### [Stored data entries]
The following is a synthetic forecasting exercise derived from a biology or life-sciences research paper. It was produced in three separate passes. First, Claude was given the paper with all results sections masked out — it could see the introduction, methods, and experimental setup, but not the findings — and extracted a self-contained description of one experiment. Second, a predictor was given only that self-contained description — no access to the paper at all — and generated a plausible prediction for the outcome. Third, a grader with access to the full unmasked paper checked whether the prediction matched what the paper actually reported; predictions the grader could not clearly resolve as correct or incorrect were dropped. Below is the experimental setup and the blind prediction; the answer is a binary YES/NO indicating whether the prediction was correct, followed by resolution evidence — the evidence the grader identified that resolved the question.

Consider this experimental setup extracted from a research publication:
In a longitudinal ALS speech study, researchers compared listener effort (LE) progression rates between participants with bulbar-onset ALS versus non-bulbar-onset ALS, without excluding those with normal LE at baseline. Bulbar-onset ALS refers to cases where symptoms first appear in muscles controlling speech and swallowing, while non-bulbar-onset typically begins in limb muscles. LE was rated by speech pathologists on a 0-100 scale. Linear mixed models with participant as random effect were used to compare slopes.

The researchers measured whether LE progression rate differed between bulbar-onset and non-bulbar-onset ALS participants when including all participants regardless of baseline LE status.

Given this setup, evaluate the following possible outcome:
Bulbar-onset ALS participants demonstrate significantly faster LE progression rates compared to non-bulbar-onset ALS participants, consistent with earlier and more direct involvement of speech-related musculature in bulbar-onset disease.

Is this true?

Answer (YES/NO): YES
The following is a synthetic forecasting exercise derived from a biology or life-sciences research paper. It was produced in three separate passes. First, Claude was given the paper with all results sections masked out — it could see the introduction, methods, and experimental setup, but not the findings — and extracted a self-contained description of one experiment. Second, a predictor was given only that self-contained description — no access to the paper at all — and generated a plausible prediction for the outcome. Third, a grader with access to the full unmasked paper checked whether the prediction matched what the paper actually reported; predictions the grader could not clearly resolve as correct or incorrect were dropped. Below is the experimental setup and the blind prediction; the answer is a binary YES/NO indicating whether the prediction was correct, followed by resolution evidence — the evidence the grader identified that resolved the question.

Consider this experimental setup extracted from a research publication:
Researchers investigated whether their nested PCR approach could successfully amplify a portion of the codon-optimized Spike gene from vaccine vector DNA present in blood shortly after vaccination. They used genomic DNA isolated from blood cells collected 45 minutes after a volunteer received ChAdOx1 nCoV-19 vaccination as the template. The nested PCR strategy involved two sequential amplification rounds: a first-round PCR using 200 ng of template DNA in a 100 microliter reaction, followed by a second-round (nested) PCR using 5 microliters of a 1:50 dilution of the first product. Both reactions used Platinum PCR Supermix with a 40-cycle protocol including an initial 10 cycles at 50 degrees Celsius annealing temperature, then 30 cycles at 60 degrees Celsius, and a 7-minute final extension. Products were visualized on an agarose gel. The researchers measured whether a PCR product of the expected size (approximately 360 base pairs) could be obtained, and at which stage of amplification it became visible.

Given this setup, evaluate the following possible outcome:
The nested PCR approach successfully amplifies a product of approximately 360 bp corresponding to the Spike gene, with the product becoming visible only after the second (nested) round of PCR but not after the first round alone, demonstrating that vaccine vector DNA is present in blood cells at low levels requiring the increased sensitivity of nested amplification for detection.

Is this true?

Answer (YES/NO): YES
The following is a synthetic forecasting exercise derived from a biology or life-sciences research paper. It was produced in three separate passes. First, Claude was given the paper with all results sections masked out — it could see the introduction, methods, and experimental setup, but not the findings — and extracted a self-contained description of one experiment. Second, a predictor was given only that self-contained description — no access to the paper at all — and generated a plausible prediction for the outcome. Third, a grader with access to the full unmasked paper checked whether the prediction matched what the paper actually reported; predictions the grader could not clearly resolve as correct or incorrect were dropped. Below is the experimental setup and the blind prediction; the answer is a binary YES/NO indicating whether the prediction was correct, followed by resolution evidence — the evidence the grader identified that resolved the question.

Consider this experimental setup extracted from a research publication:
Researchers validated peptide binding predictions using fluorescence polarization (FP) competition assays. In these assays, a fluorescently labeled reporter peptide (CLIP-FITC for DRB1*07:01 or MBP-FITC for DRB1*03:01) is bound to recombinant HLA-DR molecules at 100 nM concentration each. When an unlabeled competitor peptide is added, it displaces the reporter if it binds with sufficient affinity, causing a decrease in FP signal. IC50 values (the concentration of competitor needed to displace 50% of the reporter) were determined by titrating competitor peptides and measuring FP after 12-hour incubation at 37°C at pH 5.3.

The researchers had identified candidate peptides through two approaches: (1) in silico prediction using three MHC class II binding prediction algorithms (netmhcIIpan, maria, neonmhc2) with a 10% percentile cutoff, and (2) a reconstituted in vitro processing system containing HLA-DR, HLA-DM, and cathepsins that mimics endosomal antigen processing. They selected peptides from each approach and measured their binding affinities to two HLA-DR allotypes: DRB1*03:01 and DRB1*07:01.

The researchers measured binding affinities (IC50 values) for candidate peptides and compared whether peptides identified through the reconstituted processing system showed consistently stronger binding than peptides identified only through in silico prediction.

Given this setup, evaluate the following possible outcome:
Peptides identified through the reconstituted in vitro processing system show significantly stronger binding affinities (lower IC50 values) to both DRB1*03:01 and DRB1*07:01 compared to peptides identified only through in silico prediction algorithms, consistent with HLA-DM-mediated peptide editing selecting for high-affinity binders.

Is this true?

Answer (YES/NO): NO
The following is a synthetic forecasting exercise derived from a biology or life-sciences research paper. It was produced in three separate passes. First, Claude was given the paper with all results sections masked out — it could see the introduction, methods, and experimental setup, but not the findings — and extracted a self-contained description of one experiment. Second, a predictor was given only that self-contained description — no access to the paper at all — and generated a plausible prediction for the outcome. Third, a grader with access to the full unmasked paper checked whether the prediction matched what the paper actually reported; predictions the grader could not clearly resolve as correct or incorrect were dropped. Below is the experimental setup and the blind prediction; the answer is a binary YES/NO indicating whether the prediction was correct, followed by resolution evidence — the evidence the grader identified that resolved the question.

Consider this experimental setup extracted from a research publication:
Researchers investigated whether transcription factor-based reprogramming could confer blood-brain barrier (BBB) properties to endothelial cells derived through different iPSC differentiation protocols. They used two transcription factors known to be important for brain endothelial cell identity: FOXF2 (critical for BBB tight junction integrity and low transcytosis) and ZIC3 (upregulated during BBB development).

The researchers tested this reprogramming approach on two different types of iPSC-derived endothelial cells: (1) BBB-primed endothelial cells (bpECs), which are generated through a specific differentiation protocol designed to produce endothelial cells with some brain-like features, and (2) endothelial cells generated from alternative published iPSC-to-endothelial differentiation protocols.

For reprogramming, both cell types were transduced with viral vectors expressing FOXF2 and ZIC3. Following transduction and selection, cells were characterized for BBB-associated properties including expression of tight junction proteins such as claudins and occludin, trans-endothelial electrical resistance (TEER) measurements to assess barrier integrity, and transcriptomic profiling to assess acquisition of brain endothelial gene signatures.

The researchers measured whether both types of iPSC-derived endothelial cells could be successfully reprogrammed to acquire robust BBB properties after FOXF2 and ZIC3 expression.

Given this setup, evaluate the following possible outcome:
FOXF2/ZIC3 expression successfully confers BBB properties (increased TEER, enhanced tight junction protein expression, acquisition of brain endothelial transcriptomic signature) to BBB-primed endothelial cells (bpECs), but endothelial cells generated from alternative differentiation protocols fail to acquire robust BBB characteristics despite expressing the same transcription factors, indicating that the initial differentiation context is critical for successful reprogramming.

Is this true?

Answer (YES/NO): YES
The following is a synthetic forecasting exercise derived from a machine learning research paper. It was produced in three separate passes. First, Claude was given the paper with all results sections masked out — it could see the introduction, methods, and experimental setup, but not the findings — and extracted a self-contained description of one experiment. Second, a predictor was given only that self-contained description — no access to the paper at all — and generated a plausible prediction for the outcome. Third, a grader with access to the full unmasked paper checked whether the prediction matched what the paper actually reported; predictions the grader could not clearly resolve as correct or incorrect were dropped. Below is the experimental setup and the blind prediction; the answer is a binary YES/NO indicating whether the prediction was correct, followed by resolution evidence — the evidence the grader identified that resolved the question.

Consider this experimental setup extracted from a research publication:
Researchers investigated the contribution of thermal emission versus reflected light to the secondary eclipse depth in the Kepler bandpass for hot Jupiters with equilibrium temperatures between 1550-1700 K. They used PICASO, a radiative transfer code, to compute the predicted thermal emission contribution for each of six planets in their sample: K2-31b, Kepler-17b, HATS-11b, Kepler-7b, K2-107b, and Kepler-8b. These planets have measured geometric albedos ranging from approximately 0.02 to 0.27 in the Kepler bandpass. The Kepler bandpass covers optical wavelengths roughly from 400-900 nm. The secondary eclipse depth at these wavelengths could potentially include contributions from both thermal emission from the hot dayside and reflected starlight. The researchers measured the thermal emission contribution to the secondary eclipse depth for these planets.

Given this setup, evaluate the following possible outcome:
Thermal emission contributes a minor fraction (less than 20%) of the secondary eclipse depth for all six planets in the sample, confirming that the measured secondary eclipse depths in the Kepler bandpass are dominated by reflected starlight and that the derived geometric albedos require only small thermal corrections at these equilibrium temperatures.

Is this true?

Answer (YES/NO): YES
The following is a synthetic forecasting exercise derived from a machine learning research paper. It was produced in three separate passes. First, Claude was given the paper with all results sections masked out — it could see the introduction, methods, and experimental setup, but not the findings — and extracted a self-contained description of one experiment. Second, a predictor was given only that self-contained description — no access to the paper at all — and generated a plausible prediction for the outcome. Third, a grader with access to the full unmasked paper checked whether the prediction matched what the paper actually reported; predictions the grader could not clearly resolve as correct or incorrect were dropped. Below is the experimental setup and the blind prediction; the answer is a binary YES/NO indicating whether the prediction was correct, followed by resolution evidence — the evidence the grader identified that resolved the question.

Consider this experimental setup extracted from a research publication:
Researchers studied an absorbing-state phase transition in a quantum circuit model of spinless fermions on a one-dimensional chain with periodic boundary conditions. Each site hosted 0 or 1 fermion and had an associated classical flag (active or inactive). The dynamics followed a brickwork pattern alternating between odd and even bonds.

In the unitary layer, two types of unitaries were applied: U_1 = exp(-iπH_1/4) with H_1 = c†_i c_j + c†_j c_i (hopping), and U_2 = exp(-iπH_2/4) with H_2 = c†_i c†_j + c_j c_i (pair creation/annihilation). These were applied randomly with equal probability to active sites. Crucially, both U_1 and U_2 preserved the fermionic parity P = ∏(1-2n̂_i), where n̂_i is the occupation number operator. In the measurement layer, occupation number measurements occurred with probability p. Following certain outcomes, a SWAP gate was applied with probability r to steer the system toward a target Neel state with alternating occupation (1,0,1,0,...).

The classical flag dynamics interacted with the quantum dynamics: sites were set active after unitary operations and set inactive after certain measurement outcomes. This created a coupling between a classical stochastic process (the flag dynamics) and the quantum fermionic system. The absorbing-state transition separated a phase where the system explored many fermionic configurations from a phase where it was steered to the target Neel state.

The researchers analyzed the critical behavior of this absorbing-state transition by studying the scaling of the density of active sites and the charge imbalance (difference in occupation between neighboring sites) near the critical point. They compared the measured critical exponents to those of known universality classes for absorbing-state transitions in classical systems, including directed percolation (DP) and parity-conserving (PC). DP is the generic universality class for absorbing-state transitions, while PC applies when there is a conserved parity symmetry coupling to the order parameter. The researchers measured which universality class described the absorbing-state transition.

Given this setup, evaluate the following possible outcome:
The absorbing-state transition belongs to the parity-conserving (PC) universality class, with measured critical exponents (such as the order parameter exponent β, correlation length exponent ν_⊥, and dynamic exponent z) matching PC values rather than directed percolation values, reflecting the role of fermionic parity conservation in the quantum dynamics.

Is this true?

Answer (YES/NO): YES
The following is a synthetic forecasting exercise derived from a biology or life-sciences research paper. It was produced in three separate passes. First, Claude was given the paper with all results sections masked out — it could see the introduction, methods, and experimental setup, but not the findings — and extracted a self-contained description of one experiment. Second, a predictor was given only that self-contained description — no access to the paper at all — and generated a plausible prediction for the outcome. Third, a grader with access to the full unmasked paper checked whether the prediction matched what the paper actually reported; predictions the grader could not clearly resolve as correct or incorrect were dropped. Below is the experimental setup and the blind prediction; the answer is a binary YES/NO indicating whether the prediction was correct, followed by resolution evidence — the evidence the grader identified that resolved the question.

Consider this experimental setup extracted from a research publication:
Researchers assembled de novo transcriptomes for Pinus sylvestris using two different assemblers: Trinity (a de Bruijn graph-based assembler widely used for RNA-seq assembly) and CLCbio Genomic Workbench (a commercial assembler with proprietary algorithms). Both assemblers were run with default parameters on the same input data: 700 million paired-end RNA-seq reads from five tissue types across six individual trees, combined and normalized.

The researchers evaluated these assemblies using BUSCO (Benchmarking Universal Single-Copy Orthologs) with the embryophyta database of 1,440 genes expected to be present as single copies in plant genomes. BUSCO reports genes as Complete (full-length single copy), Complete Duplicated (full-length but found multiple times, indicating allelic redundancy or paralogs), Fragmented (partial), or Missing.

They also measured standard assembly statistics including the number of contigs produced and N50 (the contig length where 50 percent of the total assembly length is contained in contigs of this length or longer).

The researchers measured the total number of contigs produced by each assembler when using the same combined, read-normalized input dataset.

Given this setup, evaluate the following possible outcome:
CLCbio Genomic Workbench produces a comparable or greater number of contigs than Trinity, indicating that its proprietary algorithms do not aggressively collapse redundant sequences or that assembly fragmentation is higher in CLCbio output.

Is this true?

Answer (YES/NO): NO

### [To do]
In the entries above, find each line containing the string "same" and copy it.

### [Exercise answer]
FOXF2/ZIC3 expression successfully confers BBB properties (increased TEER, enhanced tight junction protein expression, acquisition of brain endothelial transcriptomic signature) to BBB-primed endothelial cells (bpECs), but endothelial cells generated from alternative differentiation protocols fail to acquire robust BBB characteristics despite expressing the same transcription factors, indicating that the initial differentiation context is critical for successful reprogramming.
Researchers assembled de novo transcriptomes for Pinus sylvestris using two different assemblers: Trinity (a de Bruijn graph-based assembler widely used for RNA-seq assembly) and CLCbio Genomic Workbench (a commercial assembler with proprietary algorithms). Both assemblers were run with default parameters on the same input data: 700 million paired-end RNA-seq reads from five tissue types across six individual trees, combined and normalized.
The researchers measured the total number of contigs produced by each assembler when using the same combined, read-normalized input dataset.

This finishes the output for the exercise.